▸ **抜粋本文**
本発明はプラズマCVD装置、機能性フィルム製造方法、および機能性フィルムに関し、詳しくはプラズマCVD装置と、このプラズマCVD装置を用いて基材上に薄膜を成膜して機能性フィルムを製造する機能性フィルム製造方法、およびこの機能性フィルム製造方法により製造した機能性フィルムに関する。
機能性フィルムは、軽量で割れにくいフレキシブルな樹脂フィルム上に、付加する機能に応じて様々な薄膜層を成膜したものである。たとえば、樹脂フィルム上に金属や金属酸化物を成膜したガスバリアフィルムは、水蒸気や酸素等を遮断することにより、食品、工業用品、医薬品等の変質を防止するこれらの製品の包装に広く用いられている。また、ガスバリアフィルムは、液晶表示素子、光電変換素子、有機エレクロトルミネッセンス素子等の有機電子デバイスにも用いられており、これらの素子の被覆材としてのガスバリアフィルムには水蒸気等に対するより高いガスバリア性能が求められている。
このような機能性フィルムの成膜は、プラズマCVD(Chemical Vapor Deposition)装置が用いられている。そして近年、フィルム部材に対する成膜を主に行うための装置が開発されている。たとえば特許文献1の装置では、円筒形の2つの電極を備え、この電極に高周波電圧を印加することで電極間にプラズマを発生させつつソースガスを電極間に流す。そして2つの電極のそれぞれの表面に長尺の樹脂フィルムを対向するようにして走行させる。これにより長尺の樹脂フィルムに対して連続的に成膜を行っている。
ところで、プラズマCVD装置においてはチャンバー内に入れたソースガスの成分がチャンバー内壁面に堆積してしまい、これが成膜中に微粒子やフレークとなって落ちてきて、膜質を悪くする原因となっていた。
特許文献1の装置では、電極間の対向空間(ギャップ)を挟んで左側にソースガス供給部、右側にガス排気部を設けて、ガス供給部からガス排気部方向へ水平にソースガスを流している。これによりソースガスが電極間以外の部分へ抜けて行くのを少なくし、もってチャンバー内壁面でソースガスの成分が堆積するのを抑制している。
このような従来技術においては、ガス供給部からガス排気部方向へソースガスを流すために、その方向への気流が必要である。このため特許文献1の装置では、チャンバー内の雰囲気圧力を数100Pa〜十数万Paに制御している。

▸ **データ抜粋**
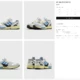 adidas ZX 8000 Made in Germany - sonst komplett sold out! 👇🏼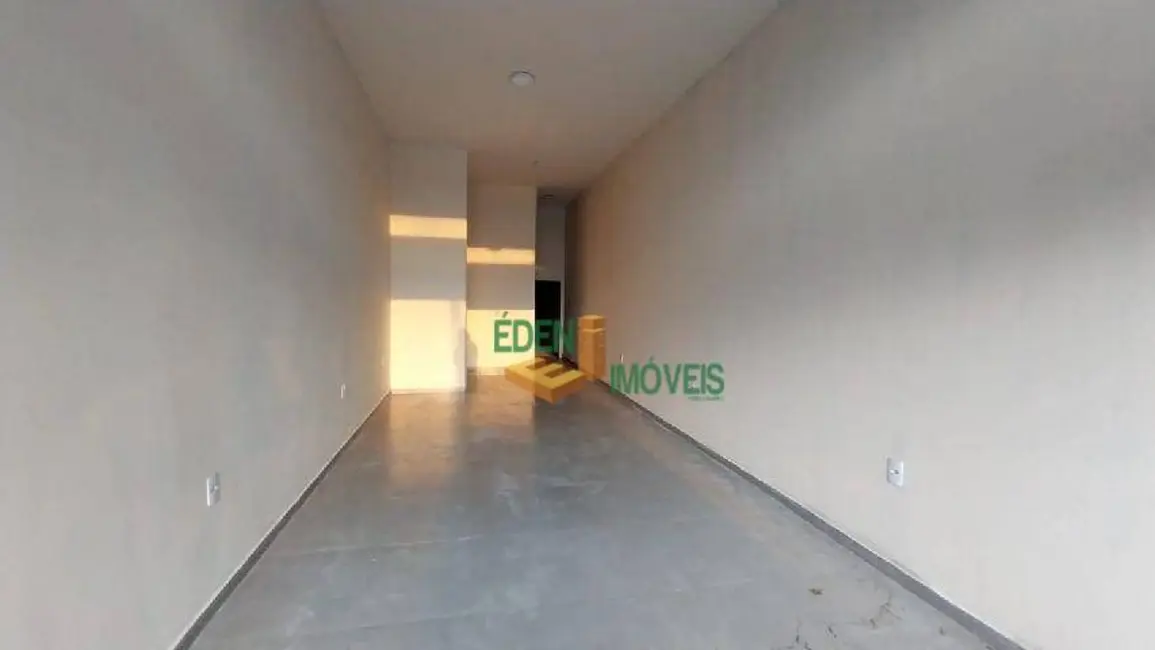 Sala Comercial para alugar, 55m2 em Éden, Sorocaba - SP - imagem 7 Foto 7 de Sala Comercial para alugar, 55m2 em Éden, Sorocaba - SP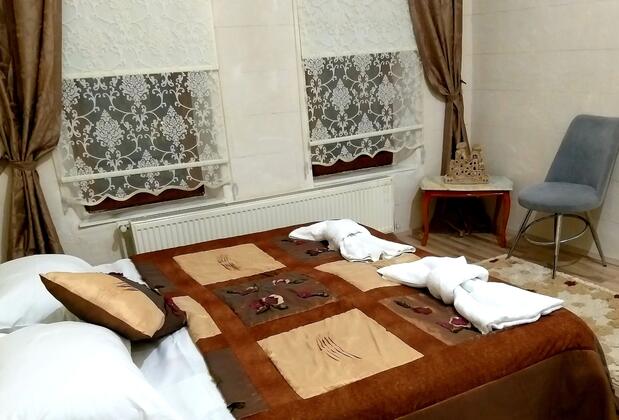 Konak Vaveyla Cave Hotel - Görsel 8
==
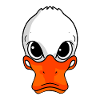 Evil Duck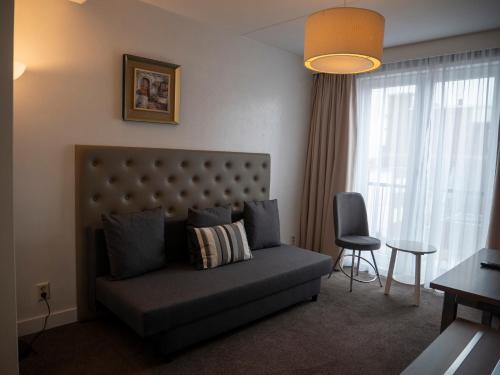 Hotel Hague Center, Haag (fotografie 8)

▸ **作業指示 1**
プラズマCVD装置についての本文をもとに、次の問いに答えてください。
(a) ガスバリアフィルムは、何を遮断することで製品の変質を防ぐとされていますか？
(b) 特許文献1の装置が備える円筒形の電極はいくつですか？
(c) 特許文献1の装置では、チャンバー内の雰囲気圧力をどの範囲に制御していますか？
▸ **作業指示 2**
プラズマCVD装置についての本文を、最後の文に続けて書き進めてください。

▸ **解答欄 1**
(a) 水蒸気や酸素等
(b) 2つ
(c) 数100Pa〜十数万Pa

▸ **解答欄 2**
特開2003−49273号公報 特開2013−029499号公報の段落0075
しかしながら、プラズマCVDによる成膜技術においては、チャンバー内の圧力を100Pa未満の圧力で使用することがある。たとえば特許文献2では成膜中のチャンバー内の圧力が0.1Pa〜50Paとなっている。このような低い圧力の場合、ガス供給部からガス排気部方向への気流がほとんど発生しない。このため特許文献1のように2つの電極間の対向空間部分を挟んでガス供給部とガス排気部を設けただけでは、対向空間部分以外へもソースガスが抜けて行ってしまい、チャンバー内壁面でのソースガス成分の堆積を十分に抑制することができない。
そこで本発明の目的は、チャンバー内の圧力にかかわらず、2つの電極によって形成された対向空間部分以外のチャンバー内へのソースガスの抜けを従来よりも抑制して、良質な機能性フィルム製造することのできるプラズマCVD装置を提供することである。また、チャンバー内壁面での堆積物に由来した微粒子やフレークを減少させることで膜質を向上させることのできる機能性フィルム製造方法、およびこの製造方法により膜質を向上させた機能性フィルムを提供することである。
上記課題は、以下の手段によって解決される。
(1)真空に減圧されたチャンバー内において長尺状の基材を連続的に搬送しながら、前記基材の表面に連続的に薄膜を成膜するプラズマCVD装置であって、
前記チャンバー内に設けられ、
前記基材が巻き掛けられる第1電極ロールと、
前記基材の搬送経路の下流において、前記基材が巻き掛けられて、当該巻き掛けられて部分が前記第1電極ロールの前記基材が巻き掛けられた部分と対向するように、前記第1電極ロールとの間で対向空間をあけて対向する位置に設けられた第2電極ロールと、
前記対向空間に向けて前記薄膜を形成するためのソースガスを供給するガス供給部と、
前記ガス供給部から前記対向空間を挟んで重力方向下方に設けられ、少なくとも前記対向空間の幅より広い開口部を有し、前記チャンバーに着脱自在なガス排気部と、
を有することを特徴とするプラズマCVD装置。
(2)前記第1電極ロールおよび前記第2電極ロールと前記ガス排気部の開口部壁端との間隔は、0.5〜5mmであることを特徴とする(1)に記載のプラズマCVD装置。
(3)前記開口部の開口幅は前記第1電極ロールおよび前記第2電極ロールのそれぞれの中心間の距離以上であることを特徴とする(1)または(2)に記載のプラズマCVD装置。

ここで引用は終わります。